Statement from Alliance for Housing Justice on HUD’s publication of a final rule on the Disparate Impact standard
For more information contact: Liz Ryan Murray, LRyanMurray@PublicAdvocates.org
The Trump Administration continued its assault on the landmark Fair Housing Act and the people it protects, attacking People of Color and the very bedrock of our fair housing system. If put into practice, the final rule on the disparate impact standard will make it nearly impossible to hold banks, landlords, and insurers accountable for actions that discriminate against and disproportionately harm People of Color, women, the differently-abled, families with children, and other marginalized communities.
The Disparate Impact Standard has been one of the most effective tools for advocates, individuals, and communities to stop practices that may appear neutral on their face, but that inflicted outsized harm to people already struggling in our structurally unequal system. For example, the predominantly white St. Bernard Parish in Louisiana passed an ordinance in the wake of Hurricane Katrina that would only allow rentals to ‘blood relatives’ of existing Parish residents. That law was struck down as a violation of the Fair Housing Act and was cited at the Supreme Court as an example of how the Disparate Impact standard should be applied.

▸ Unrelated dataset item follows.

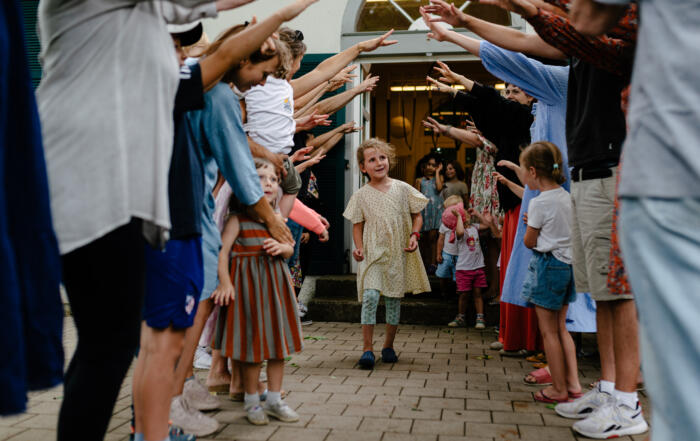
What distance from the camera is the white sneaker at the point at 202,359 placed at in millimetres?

There are a few key ways in which the rule would make it nearly impossible for victims of discrimination to bring successful disparate impact claims. First, the rule turns upside down the long-standing practice of having the defendant prove that a potentially discriminatory policy or practice is legally justified. This rule would flip that on its head and demand that victims of discrimination rebut every conceivable justification at the outset of a case. Second, the rule would allow defendants to reject a less discriminatory alternative policy if that alternative policy added even a small amount of cost. Meaning, even a marginal lowering of profit would be enough to outweigh civil rights. Third, the rule creates a vague, ambiguous exemption for predictive models that appears to confuse the concepts of disparate impact and intentional discrimination. This will create chaos and may result in the effective elimination of disparate impact in broad swaths of the economy and housing market.
We are in the midst of a national movement in which people across the country are voicing a renewed rejection of our racially unjust systems. We are calling for the dismantling of oppressive housing, policing, employment, and education systems that perpetuate segregation. The Trump Administration’s response is to throw fuel on the fires of division, discrimination, segregation, and hatred. At a moment where millions of vulnerable people are at imminent risk of being evicted and foreclosed on, Ben Carson and Donald Trump’s attention is focused on furthering the race, class divide.
Our current system of housing is broken, and we cannot lose sight of solutions that will ensure secure, affordable, community-controlled, and dignified housing for all. We need our policy leaders to listen to the voices of those experiencing the crisis and act by canceling rent, mortgages, and utility payments, while extending existing eviction moratoriums well beyond the COVID-19 crisis. We do not need them to spend their time deepening structural inequities.
We call on Congress to reject this final rule, pass meaningful relief for tenants and mortgage holders, and to compel Secretary Carson to do his job of safely and affordably housing our nation.
The Alliance for Housing Justice is a coalition of organizations, including: Right to the City Alliance, PolicyLink, Lawyers Committee for Civil Rights Under Law, Poverty & Race Research Action Council, and Public Advocates — seeking to align ourselves as legal, advocacy, organizing and policy groups to advance housing justice.